If everything goes as planned, the fifth NASA rover will arrive Thursday on Mars.
Mars 2020 Perseverance, a long-term robotic exploration effort of the Red Planet that seeks to explore the potential for life on Mars, has been made possible thanks to the collaboration of an extensive group of scientists and engineers.
The group includes Luis Domínguez, an engineer from South Los Angeles who works at NASA's Jet Propulsion Laboratory in Pasadena. The engineer was one of the inspectors on the Perseverance rover prior to its launch in July 2020.
"It is an honor to have the opportunity to work with all the people who work here at JPL, especially coming from south central Los Angeles," said Domínguez.
The mission, according to NASA's website, provides opportunities to gather knowledge and demonstrate technologies that address the challenges of future human expeditions to Mars.
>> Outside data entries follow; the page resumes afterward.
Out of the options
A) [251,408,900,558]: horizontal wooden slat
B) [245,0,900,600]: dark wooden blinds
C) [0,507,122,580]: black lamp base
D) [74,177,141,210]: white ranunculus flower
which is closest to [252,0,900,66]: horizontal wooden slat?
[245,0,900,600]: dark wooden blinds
"One of the instruments that [the Perseverance rover] has is an instrument that can make oxygen from the atmosphere of Mars, and with that, when we send humans to Mars, we will already have the technology and the ability to make oxygen."
Perseverance can also drill and collect samples of soil and set them aside on the surface of Mars to be collected in future missions.
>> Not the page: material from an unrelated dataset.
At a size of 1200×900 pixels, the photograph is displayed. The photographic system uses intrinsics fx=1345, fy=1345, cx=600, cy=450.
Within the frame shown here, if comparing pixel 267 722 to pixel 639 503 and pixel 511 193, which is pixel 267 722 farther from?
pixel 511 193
"We want to understand why rivers used to flow on Mars and now they don't. Now, it's a planet that looks more like a desert," said Domínguez. "The place we are going to investigate, Jezero Crater, has what appears to be a river that ended there."
If successful, Perseverance will be NASA's ninth landing on that planet.
Domínguez, whose mom is Mexican and father is Honduran, never imagined that his love for science would lead him to fulfill his dreams, and now that he has achieved them he has a message for future generations.
“That they are brave, that they are curious, that they have tenacity and that they live life with altruism."